___ QUOTED PASSAGE ___
Predefined date formats
This table lists the different formats that are predefined in Data flow, but other formats are also supported when entered manually. For more information on what manually defined formats should look like, see Descriptions for number and time formats.
Format | Type | Example |
---|---|---|
YYYY-MM-DD | Date | 1999-03-22 |
YYYYMMDD | Date | 19990322 |
M/D/YYYY | Date | 3/22/1999 |
M/D/YY | Date | 3/22/99 |
MM/DD/YY | Date | 03/22/99 |
MMM D, YYYY | Date | Mar 22, 1999 |
MMMM D, YYYY | Date | March 22, 1999 |
YYYY-MM-DD hh:mm | Timestamp | 1999-03-22 05:06 |
YYYY-MM-DD hh:mm:ss | Timestamp | 1999-03-22 05:06:07 |
YYYY-MM-DDThh:mm | Timestamp | 1999-03-22T05:06 |
YYYY-MM-DDThh:mm:ss | Timestamp | 1999-03-22T05:06:07 |
M/D/YYYY hh:mm tt | Timestamp | 3/22/1999 05:06 AM |
M/D/YY hh:mm tt | Timestamp | 3/22/99 05:06 AM |
MM/DD/YY hh:mm tt | Timestamp | 03/22/99 05:06 AM |
M/D/YYYY hh:mm:ss tt | Timestamp | 3/22/1999 05:06:07 AM |
M/D/YY hh:mm:ss tt | Timestamp | 3/22/99 05:06:07 AM |
MM/DD/YY HH:mm:ss tt | Timestamp | 03/22/99 05:06:07 AM |
MMM D, YYYY h:mm:ss tt | Timestamp | Mar 22, 1999 5:06:07 AM |
WWWW, MMMM D, YYYY h:mm:ss tt | Timestamp | Monday, March 22, 1999 5:06:07 AM |
hh:mm | Time | 05:06 |
hh:mm:ss | Time | 05:06:07 |
hh:mm tt | Time | 05:06 AM |
hh:mm:ss tt | Time | 05:06:07 AM |
Example: Converting and working with dates
This scenario shows how to prepare a dataset with information on prospects, to train an ML experiment with the purpose of identifying which prospects could become customers. Among the information available, we have a couple of fields containing dates, such as FirstContactDate, and TrialDate.
___
DIRECTIONS -
a. Decide whether each statement agrees with the date formats page, answering yes or no and quoting the words of the page that settle it: (i) formats that are not predefined in Data flow can still be supported when entered manually; (ii) the format YYYYMMDD is listed as a Timestamp type; (iii) the example given for the format hh:mm tt is 05:06 AM.
b. According to the date formats page, what is the purpose of the ML experiment in the example scenario?
Answer from the date formats page only.
___ ROWS ___
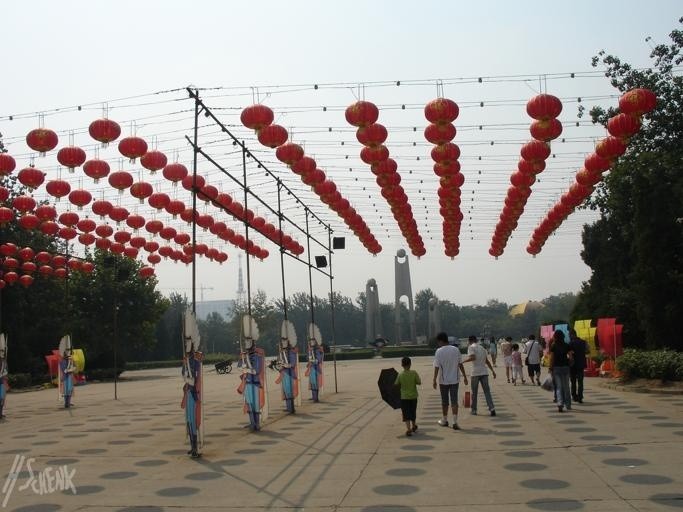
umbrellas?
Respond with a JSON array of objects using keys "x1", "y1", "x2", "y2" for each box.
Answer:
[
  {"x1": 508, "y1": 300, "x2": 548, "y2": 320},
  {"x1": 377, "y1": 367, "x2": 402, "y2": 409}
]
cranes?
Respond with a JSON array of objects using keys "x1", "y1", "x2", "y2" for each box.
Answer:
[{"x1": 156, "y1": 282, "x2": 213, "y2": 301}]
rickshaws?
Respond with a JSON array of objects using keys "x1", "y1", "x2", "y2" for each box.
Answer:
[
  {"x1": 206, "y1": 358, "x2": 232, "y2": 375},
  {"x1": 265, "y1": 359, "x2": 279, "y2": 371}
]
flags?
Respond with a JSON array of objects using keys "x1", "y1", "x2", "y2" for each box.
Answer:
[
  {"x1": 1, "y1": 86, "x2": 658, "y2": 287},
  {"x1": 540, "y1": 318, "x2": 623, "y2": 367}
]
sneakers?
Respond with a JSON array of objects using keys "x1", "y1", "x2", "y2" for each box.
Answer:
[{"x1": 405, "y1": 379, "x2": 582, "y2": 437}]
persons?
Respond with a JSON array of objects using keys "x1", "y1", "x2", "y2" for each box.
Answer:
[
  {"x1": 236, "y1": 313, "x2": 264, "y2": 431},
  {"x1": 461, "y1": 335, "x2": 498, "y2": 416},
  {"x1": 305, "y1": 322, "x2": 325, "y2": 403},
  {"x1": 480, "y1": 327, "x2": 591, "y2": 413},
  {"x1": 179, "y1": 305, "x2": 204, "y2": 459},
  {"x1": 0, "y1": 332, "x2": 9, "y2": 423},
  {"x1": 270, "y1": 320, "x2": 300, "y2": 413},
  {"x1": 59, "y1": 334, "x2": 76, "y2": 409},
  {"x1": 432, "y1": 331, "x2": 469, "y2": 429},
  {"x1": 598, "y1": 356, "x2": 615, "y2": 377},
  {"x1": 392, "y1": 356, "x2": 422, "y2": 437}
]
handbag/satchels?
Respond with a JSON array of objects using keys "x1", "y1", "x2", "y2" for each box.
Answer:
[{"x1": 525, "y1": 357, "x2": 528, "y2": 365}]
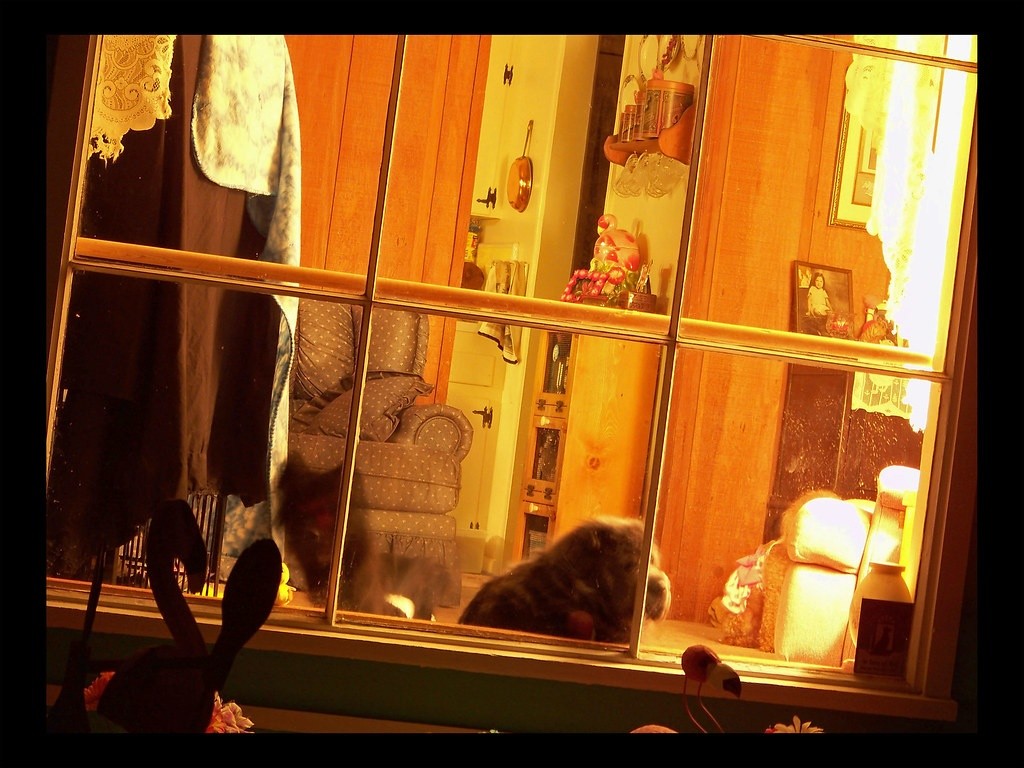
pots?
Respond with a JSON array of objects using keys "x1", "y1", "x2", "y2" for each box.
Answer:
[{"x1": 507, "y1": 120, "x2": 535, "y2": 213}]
___
RESULTS BY TASK -
a.
(i) Yes: "other formats are also supported when entered manually"
(ii) No: "YYYYMMDD | Date"
(iii) Yes: "hh:mm tt | Time | 05:06 AM"

b. Its purpose is identifying which prospects could become customers.